Tuesday, 28 February 2012

Taking a break.

   I 've been awayfor a sunshine holiday so there was a Bloggap.  In the meantime, some of you will have received the programme of fairs for this year with brief details of dates and venues.  Undoubtedly the star event will be on Friday, July 6th, 2012 at Yarlington House, nr.Wincanton, a beautiful early Georgian mansion in a lovely park with delightful and romantic gardens.
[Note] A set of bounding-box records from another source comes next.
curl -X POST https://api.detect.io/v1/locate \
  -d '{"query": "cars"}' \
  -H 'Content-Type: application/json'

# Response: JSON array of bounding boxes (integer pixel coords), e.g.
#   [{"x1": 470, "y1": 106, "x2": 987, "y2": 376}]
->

It is owned by Count and Countess Charles de Salis and they are both deeply interested in textiles and needlework.  The event is by invitation and the entrance fee is £5. or £3.50 in advance ( all of which goes to the two charities, MacMillan Cancer Support and The Royal School of Needlework.The Countess is a past President of the School)  If you would like to join our mailing list for an invitation, please contact me by Email with your name and full postal address - dbaer@onetel.com   Everyone on the mailing list will receive all dates of all fairs etc., in March.  You may remember the Needlework Festivals that were held at Yarlington in the past, so you will know that this event with talks and demos by the Royal School will be extra interesting.   They were closely involved in the lace and embroidery for the Duchess of Cambridge's wedding gown.  There will ALSO  be the popular Rag Bag stall where everything will be sold for Charity, so please start collecting  surplus  fabrics, wools and anything to do with dressmaking and sewing NOW! Delivery dates later on.  This is an ideal outing for a minibus group! and there may be some extra surprises included in the entertainment!